> Textauszug
**********

10.09.2013

Reverse-Charge-Verfahren im Inland

Neuregelung seit 1. September für bestimmte Energielieferungen

Reverse-Charge-Verfahren im Inland

Neuregelung seit 1. September für bestimmte Energielieferungen

Reverse-Charge-Verfahren für den inländischen Strom- und Gashandel: Fragen über Fragen. | © Stauke - Fotolia
Reverse-Charge-Verfahren für den inländischen Strom- und Gashandel: Fragen über Fragen. | © Stauke - Fotolia

Ab dem 01. September 2013 wird das Reverse-Charge-Verfahren (Verlagerung der Umsatz­steuer­schuld auf den Leistungsempfänger) auf bestimmte Strom- und Gaslieferungen auch im Inland erweitert. Nachfolgend soll kurz über den aktuellen Sachstand berichtet werden.

Zum Hintergrund

Ursprünglich hatte bereits das Jahressteuergesetz 2013 eine Ausweitung des Reverse-Charge-Verfahrens auf bestimmte innerdeutsche Strom- und Gaslieferungen enthalten sollen, welches dann allerdings im Gesetzgebungsverfahren Ende 2012 gescheitert ist. Mit dem Gesetz zur Umsetzung der Amtshilferichtlinie sowie zur Änderung steuerlicher Vorschriften (AmtshilfeRLUmsG) kommt es jetzt in § 13b Abs. 2 Nr. 5 Buchst. b, Abs. 5 Sätze 3 und 4 UStG doch noch zu einer entsprechenden Neuregelung:

Umfang der Neuregelung seit dem 1. September 2013

Demzufolge tritt der Wechsel der Steuerschuldnerschaft bei der Umsatzsteuer für innerdeutsche Energielieferungen ein, wenn


  • bei Gaslieferungen über das Erdgasnetz der Empfänger der Lieferung ein Unternehmen ist, das seinerseits Gas an Dritte liefert,
  • bei Lieferungen von Elektrizität sowohl der Lieferant der Elektrizität als auch der Empfänger der Lieferung sog. „Wiederverkäufer“ von Elektrizität (i.S.v. § 3 g UStG) ist.

Da der nationale Gesetzgeber nach der MwStSystRL über die Neueinführung von Fällen des Reverse-Charge-Verfahrens aber nicht autonom entscheiden darf, war eine Absicherung durch den EU-Ministerrat Voraussetzung für das Inkrafttreten. Vorgesehen wurde daher, dass die Neufassung des § 13b UStG zu Beginn des zweiten Monats in Kraft tritt, der dem Tag der Veröffentlichung im Amtsblatt der Europäischen Union entweder des Durchführungsbeschlusses des EU-Rates zur Ermächtigung der BRD oder der Änderung der entsprechenden Richtlinie 2006/112/EG folgt.

**********

> Datensätze
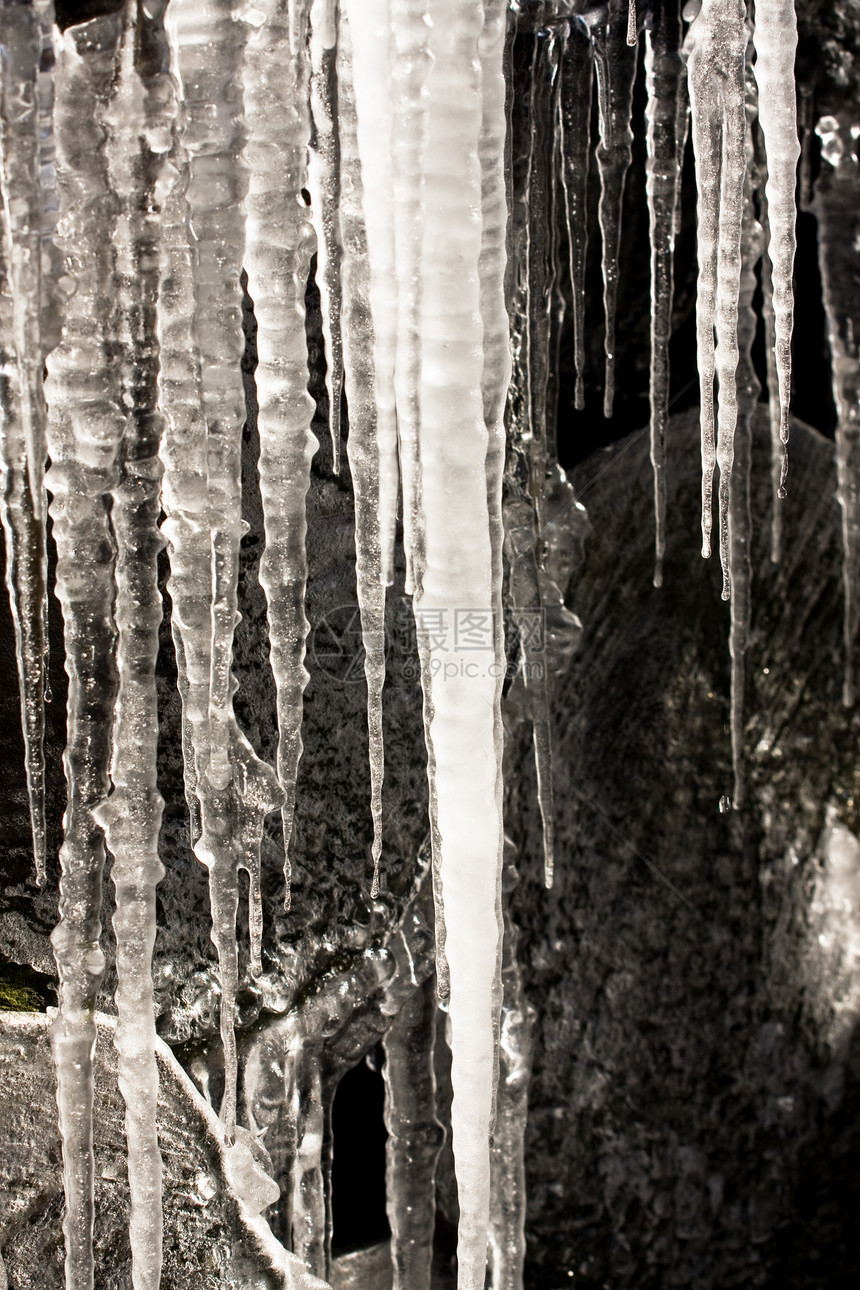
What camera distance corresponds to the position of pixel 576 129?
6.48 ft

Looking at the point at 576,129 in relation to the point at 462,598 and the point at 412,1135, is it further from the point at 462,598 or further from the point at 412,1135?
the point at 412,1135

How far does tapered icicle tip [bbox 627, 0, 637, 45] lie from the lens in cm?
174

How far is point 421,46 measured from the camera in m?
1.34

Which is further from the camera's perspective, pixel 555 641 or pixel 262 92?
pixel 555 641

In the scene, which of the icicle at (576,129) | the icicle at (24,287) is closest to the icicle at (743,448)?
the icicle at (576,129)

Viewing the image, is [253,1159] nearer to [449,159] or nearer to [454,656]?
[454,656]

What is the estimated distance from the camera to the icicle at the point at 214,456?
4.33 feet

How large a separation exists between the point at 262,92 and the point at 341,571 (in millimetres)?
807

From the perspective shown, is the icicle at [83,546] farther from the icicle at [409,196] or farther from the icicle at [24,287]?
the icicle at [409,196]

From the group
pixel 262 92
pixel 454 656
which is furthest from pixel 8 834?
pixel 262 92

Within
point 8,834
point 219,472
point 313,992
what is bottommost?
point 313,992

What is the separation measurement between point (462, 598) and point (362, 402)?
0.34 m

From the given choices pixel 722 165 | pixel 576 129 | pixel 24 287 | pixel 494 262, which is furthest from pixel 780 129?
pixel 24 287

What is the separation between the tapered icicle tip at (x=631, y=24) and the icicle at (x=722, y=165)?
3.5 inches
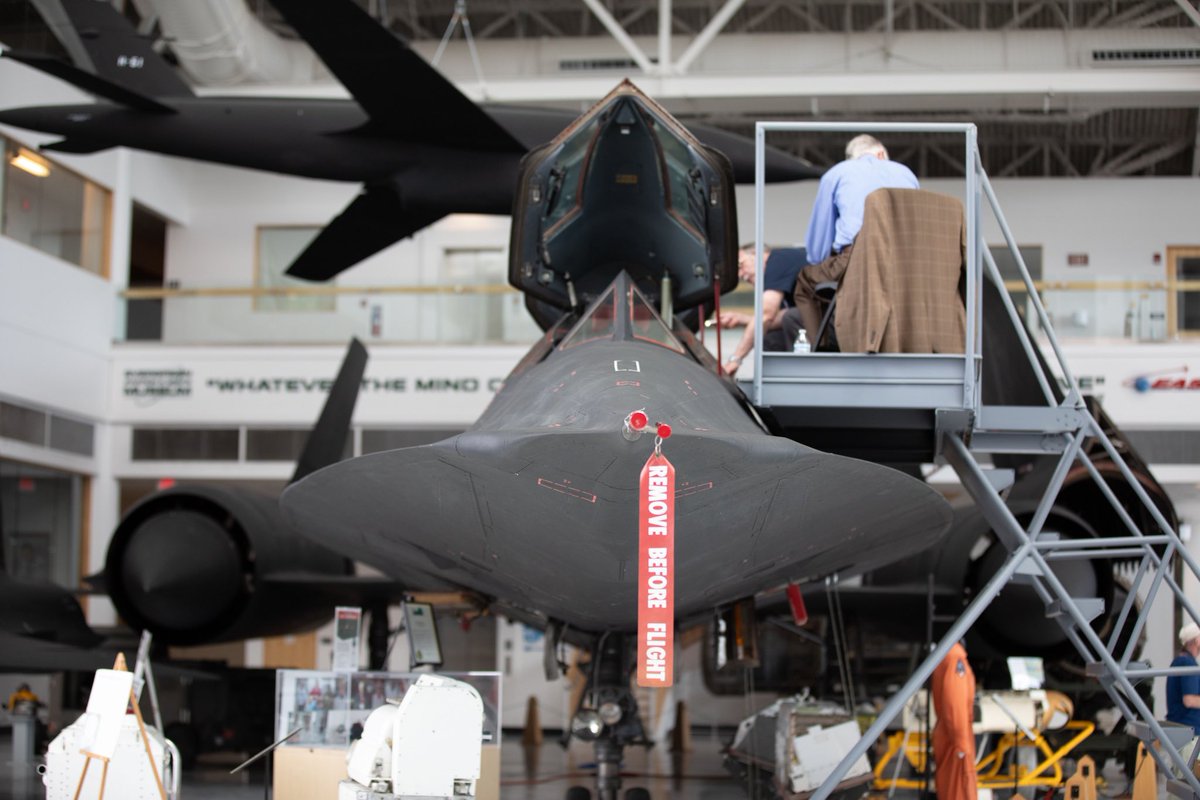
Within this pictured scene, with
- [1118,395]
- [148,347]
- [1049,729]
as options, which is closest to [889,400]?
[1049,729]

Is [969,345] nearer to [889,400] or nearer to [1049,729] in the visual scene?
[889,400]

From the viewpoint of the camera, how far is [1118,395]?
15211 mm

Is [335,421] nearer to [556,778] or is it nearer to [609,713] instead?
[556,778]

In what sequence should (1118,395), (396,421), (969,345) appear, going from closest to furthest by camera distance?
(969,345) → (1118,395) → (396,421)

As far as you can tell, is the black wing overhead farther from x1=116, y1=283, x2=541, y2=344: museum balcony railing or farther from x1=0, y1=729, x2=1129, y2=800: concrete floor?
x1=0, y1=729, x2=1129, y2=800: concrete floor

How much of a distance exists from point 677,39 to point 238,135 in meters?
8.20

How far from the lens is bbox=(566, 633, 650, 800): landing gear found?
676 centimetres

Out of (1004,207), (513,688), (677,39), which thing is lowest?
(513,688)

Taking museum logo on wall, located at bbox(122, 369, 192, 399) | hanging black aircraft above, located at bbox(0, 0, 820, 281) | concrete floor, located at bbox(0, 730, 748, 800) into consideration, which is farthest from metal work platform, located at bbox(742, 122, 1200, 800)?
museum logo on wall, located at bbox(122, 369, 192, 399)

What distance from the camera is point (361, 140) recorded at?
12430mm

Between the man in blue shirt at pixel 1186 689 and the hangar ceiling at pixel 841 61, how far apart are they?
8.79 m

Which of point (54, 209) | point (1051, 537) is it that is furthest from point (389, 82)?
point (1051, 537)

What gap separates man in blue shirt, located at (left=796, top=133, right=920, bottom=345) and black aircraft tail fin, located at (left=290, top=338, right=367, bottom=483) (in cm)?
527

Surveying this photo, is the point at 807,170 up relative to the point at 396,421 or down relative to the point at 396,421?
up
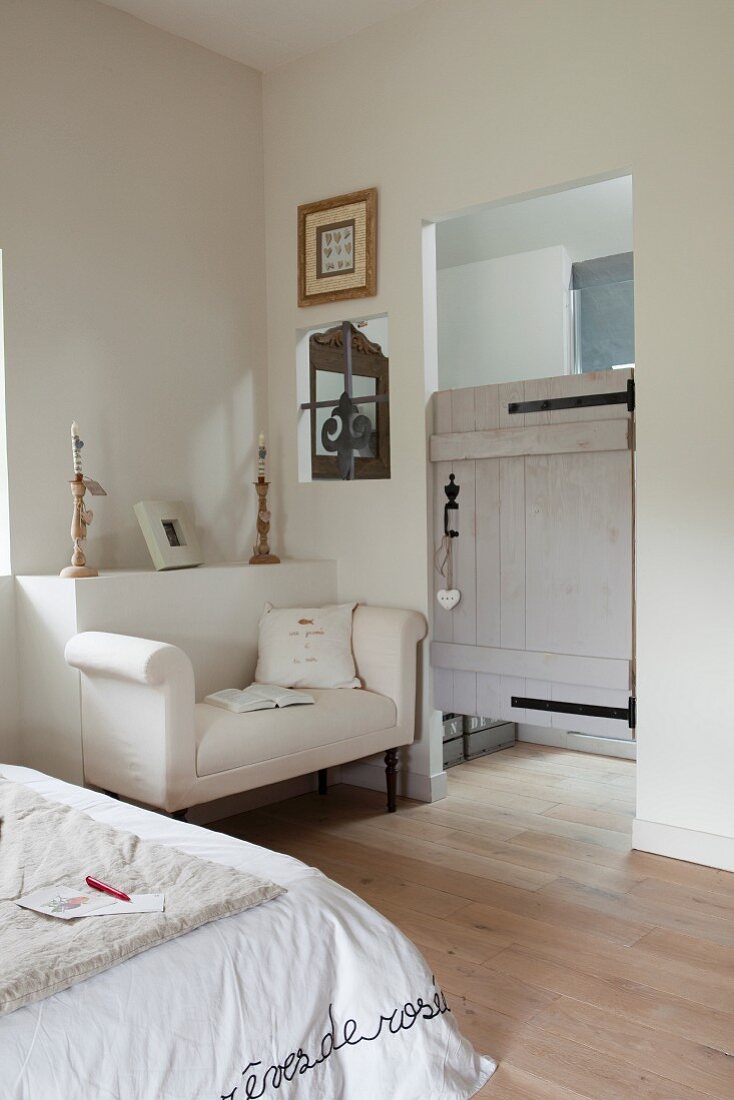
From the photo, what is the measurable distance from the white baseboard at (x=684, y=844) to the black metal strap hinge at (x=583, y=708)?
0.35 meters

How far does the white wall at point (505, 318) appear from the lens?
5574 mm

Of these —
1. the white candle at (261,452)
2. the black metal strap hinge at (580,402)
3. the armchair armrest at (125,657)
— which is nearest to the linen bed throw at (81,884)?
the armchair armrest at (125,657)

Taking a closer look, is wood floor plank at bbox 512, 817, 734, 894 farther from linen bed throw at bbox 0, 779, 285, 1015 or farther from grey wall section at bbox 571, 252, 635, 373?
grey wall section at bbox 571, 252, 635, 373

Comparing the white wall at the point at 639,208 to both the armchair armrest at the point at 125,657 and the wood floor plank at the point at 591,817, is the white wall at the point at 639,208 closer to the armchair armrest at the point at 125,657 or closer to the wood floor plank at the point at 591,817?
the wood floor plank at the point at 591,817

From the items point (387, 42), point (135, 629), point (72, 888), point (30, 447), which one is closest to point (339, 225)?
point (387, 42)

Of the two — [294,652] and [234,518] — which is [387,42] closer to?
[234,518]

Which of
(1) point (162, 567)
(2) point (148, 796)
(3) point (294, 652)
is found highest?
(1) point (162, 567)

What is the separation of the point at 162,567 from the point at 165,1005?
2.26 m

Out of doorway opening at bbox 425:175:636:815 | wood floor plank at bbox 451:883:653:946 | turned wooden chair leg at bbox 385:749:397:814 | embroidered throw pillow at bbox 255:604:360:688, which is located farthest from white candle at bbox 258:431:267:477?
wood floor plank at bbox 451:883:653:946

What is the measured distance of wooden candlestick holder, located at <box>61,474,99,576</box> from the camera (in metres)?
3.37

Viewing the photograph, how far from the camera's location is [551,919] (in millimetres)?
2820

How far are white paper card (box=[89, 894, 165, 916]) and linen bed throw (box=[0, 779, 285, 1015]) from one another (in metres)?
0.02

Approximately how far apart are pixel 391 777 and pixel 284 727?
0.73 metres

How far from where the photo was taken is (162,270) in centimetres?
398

**********

> Aufgabe
Führen Sie den Text zum Reverse-Charge-Verfahren im Anschluss an seinen letzten Satz fort. Das Material hat mit dem Text zum Reverse-Charge-Verfahren nichts zu tun.

> Lösung
Am 21. Juni 2013 hatte der ECOFIN-Rat bereits eine „politischen Einigung“ über die Änderung der MWSt-RL erzielt, wonach u. a. Mitgliedstaaten berechtigt sein sollen, das Reverse-Charge-System auf innerstaatliche Energielieferungen auszuweiten. Am 22.07.2013 wurde diese Änderung dann auch formell vom ECOFIN-Rat beschlossen. Mit der Veröffentlichung der entsprechend geänderten Richtlinie im EU-Amtsblatt am 26.07.2013 ist das EU-Verfahren nunmehr abgeschlossen.

Das bedeutet, dass das Reverse-Charge-Verfahren für den inländischen Strom- und Gashandel somit in Deutschland zum 1. September 2013 in Kraft getreten ist.

Begriff des „Wiederverkäufers“

Hinsichtlich des speziell bei Elektrizitätslieferungen relevanten Begriffs des „Wiederverkäufers“ enthält § 3 g Abs. 1 Satz 1 UStG schon heute eine Definition, wonach erforderlich ist, dass

  • die Haupttätigkeit des Unternehmers in Bezug auf den Erwerb in deren Lieferung besteht und
  • sein eigener Verbrauch von untergeordneter Bedeutung ist.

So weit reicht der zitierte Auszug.